Thanks!  It must have been a variation on a muddler - shorter and broader, mainly.  Maybe just some German interpretation.  I'm sure it doesn't make any difference.  The kits were just glasses of a good size for mojitos, pacjaged with one of these muddler-ish things, and usually a small cutting board and knife;  nothing all that unique, just kind of fun.  Thanks for the links, too.  I'm off to mojito-land . . .


----------



## kitchenelf (Mar 26, 2004)

I'm not sure what the traditional size glass is for a mojito so the shorter version may be appropriate - I, however, like a tall glass   

I'm running as fast as I can to your mojito land - I would hate for you to be lonely!!!!


----------



## -DEADLY SUSHI- (Mar 26, 2004)

This is a fun thread!    I learned a lot.

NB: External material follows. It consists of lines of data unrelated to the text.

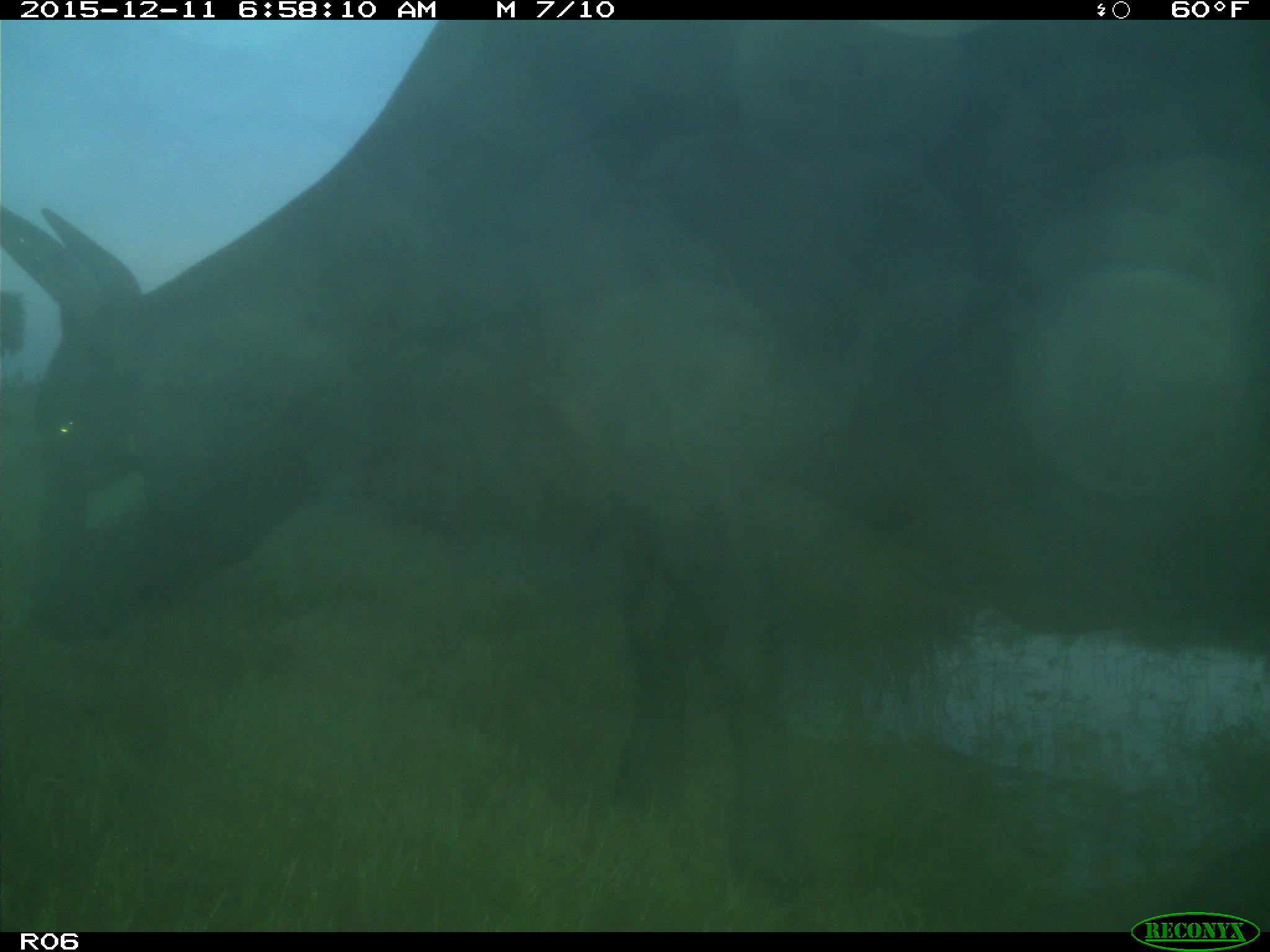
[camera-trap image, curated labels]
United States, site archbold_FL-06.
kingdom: Animalia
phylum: Chordata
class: Mammalia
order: Artiodactyla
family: Bovidae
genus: Bos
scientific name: Bos taurus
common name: domestic cow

That drink sounds pretty good too.


----------



## ramydam (Mar 28, 2004)

Wishing I could pack a cooler of Mojitos to class on Monday made me remember the non-alcoholic mojitos we drank by the gallon at the Tex-Mex restaurant I worked at in Berlin (had to wait 'til we were off the clock for the real stuff.)  
Just fresh quartered lime, mint and turbinado sugar all crushed in the bottom of your glass as you would for a regular mojito, then filled with ice and ginger ale and given a good stir.  Plain cheap ginger ale is fine, but try making with Jamaican ginger beer (still nonalcoholic) when you want a real treat.  
Best summer refresher you can drink in unlimited quanitites.  The combination of the mint and ginger ale is good for counteracting rich foods and all sorts of other ills, too!


----------